Bug 10140

Summary: Kernel blocked after "ACPI: bus type pci registered"
Product: Platform Specific/Hardware Reporter: François Valenduc (francoisvalenduc)
Component: x86-64Assignee: Thomas Gleixner (tglx)
Status: CLOSED CODE_FIX    
Severity: high CC: bunk, francis.moro, mingo, tglx
Priority: P1    
Hardware: All   
OS: Linux   
Kernel Version: 2.6.25-rc3-git3 Subsystem:
Regression: Yes Bisected commit-id:
Bug Depends on:    
Bug Blocks: 9832    
Attachments: Output of dmesg (with kernel 2.6.25-rc3)
Patch for testing
Patch fixing the problem for me.

Description François Valenduc 2008-03-01 08:13:46 UTC
Latest working kernel version: 2.6.25-rc3
Earliest failing kernel version:2.6.25-rc3-git3
Distribution: Gentoo
Hardware Environment: Packard Bell EasyNote, Intel Core 2 Duo
Software Environment: Gentoo
Problem Description: 

Steps to reproduce: Simply try to boot the computer !

With the current version of 2.6.25-git, the kernel stop after "ACPI: bus type pci registered". After having tried git-bisect once again, it seems that the following commit is problematic:

8be8f54bae3453588011cad06363813a5293af53 is first bad commit
commit 8be8f54bae3453588011cad06363813a5293af53
Author: Thomas Gleixner <tglx@linutronix.de>
Date:   Sat Feb 23 20:43:21 2008 +0100

    x86: CPA: avoid split of alias mappings

If I revert it, things work a little better but the kernel once again stop when it try to scan the partition table.
Comment 1 François Valenduc 2008-03-01 08:19:00 UTC
Created attachment 15104 [details]
Output of dmesg (with kernel 2.6.25-rc3)
Comment 2 Thomas Gleixner 2008-03-02 11:02:18 UTC
Created attachment 15109 [details]
Patch for testing

Can you please apply the attached patch on top of git latest ?
Comment 3 Rafael J. Wysocki 2008-03-02 11:29:09 UTC
With the patch from Comment #2 applied I get:

  CC      arch/x86/kernel/traps_64.o
/home/rafael/src/linux-2.6/arch/x86/mm/pageattr.c: In function ‘cpa_process_alias’:
/home/rafael/src/linux-2.6/arch/x86/mm/pageattr.c:626: error: ‘struct cpa_data’ has no member named ‘tlb_flush’
/home/rafael/src/linux-2.6/arch/x86/mm/pageattr.c:627: error: ‘struct cpa_data’ has no member named ‘tlb_flush’
/home/rafael/src/linux-2.6/arch/x86/mm/pageattr.c:655: error: ‘struct cpa_data’ has no member named ‘tlb_flush’
/home/rafael/src/linux-2.6/arch/x86/mm/pageattr.c:656: error: ‘struct cpa_data’ has no member named ‘tlb_flush’
make[2]: *** [arch/x86/mm/pageattr.o] Error 1
Comment 4 Rafael J. Wysocki 2008-03-02 11:30:44 UTC
The commit mentioned above also breaks my HP nx6325.  The box crashes early in the boot process, 100% of the time.
Comment 5 Rafael J. Wysocki 2008-03-02 11:32:25 UTC
This entry is being used for tracking a regression from 2.6.24.  Please don't
close it until the problem is fixed in the mainline.

Handled-By : Thomas Gleixner <tglx@linutronix.de>
Comment 6 Rafael J. Wysocki 2008-03-02 11:38:34 UTC
References : http://lkml.org/lkml/2008/2/28/153
Comment 7 Rafael J. Wysocki 2008-03-02 13:30:11 UTC
Created attachment 15110 [details]
Patch fixing the problem for me.

The attached patch fixes the issue for me.  Can you test it, please?
Comment 8 Thomas Gleixner 2008-03-02 16:28:50 UTC
Doh, ignore the patch.
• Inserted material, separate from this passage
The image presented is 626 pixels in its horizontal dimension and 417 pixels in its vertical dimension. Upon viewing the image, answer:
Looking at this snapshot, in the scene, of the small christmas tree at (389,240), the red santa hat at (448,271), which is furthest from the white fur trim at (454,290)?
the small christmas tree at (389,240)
We revert the commit for now and try to figure out why your boot gets stuck later.
Comment 9 François Valenduc 2008-03-03 00:57:36 UTC
The patched proposed by Rafaël indeed avoid blocking the kernel. In fact, the kernel is blocked right when the framebuffer (uvesafb in my case) would be initialized.
I will retry with the commit reverted and see what happens. I don't understand why it can't boot in that case, since during the different stages of the bisection, the kernel always booted when git-bisect stopped at a point where this commit was not applied. Maybe I made a mistake with the initramfs image needed to boot from a LVM2 root partition. 
Comment 10 François Valenduc 2008-03-03 10:00:48 UTC
Reverting the commit or applying the patch proposed by Rafael solves the problem. With the commit applied and uvesafb disabled, the problem also occurs. So, the initialization of the framebuffer is not the cause of the problem.